Hice los cálculos pertinentes en cuestión de segundos. Supuse que, dado que estaba tumbada y apuntando al respiradero, la bala le alcanzaría entre la cadera izquierda y el muslo. La bala también tendría que atravesar la pared de madera del bungaló, la barrera antihumedad, el yeso y el estuco de la fachada. Mi cargador tenía capacidad para nueve cartuchos de calibre 9 mm Parabellum. Me pareció que bastarían. Apunté a la izquierda de la abertura y apreté el gatillo. El disparo sonó tan fuerte que supe que me zumbarían los oídos durante una semana. Luego apunté al lado derecho del respiradero, tomé aire, exhalé y volví a disparar.

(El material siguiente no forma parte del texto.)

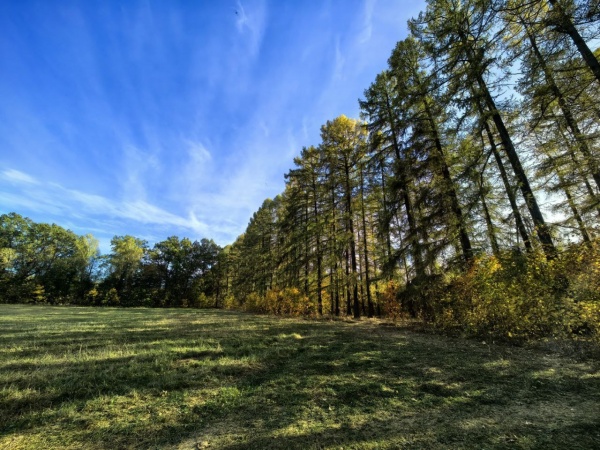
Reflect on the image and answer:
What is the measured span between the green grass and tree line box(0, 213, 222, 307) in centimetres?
5082

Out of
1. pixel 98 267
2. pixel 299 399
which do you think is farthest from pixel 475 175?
pixel 98 267

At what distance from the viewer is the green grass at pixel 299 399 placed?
2.82 metres

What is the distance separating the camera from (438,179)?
34.4ft

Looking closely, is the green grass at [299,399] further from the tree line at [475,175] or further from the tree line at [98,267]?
the tree line at [98,267]

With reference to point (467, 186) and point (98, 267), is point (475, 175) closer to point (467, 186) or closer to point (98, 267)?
point (467, 186)

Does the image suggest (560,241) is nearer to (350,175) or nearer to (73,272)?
(350,175)

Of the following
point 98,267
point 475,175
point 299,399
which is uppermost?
point 98,267

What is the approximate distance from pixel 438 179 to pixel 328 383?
29.6ft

Ned gritó como una niña. Debía de tener el pulgar sobre la rueda del encendedor, que soltó cuando lo alcanzó la bala. Oí cómo caía al suelo con un agudo sonido metálico. A través de la abertura, alcancé a ver a Ned apretándose el muslo derecho, que debía de arderle como si lo tuviera en llamas.

Apreté el gatillo y disparé de nuevo. Esta vez no tenía intención de alcanzarlo, sólo quería que supiera que iba en serio. También esperaba que algún vecino llamara a la policía para denunciar los disparos. Oí a Ned avanzar dando traspiés por el camino que separaba los dos bungalós. Respiraba de forma entrecortada y me pareció que se esforzaba en reprimir los sollozos. Por su forma de andar, resultaba evidente que cojeaba. Caminaba arrastrando un pie, y probablemente sangraba a través de la pernera del pantalón. Al cabo de unos instantes oí el sonido inconfundible de un coche que arrancaba y el chirrido estridente de los neumáticos.

Entretanto, la llama del encendedor debía de haber alcanzado el charco de gasolina, porque el líquido se incendió con el ruido sordo de un quemador de cocina al prender. Apareció una nube de humo negro, acompañada del aura trémula creada por las llamas.

Pistola en mano, corrí despavorida hacia el respiradero de la pared del fondo. Me tumbé de espaldas, destrocé el enrejado de dos violentas patadas y a continuación salí al exterior a través de la abertura. Ed surgió de entre las sombras y, con su infinita sabiduría felina, salió disparado justo detrás de mí.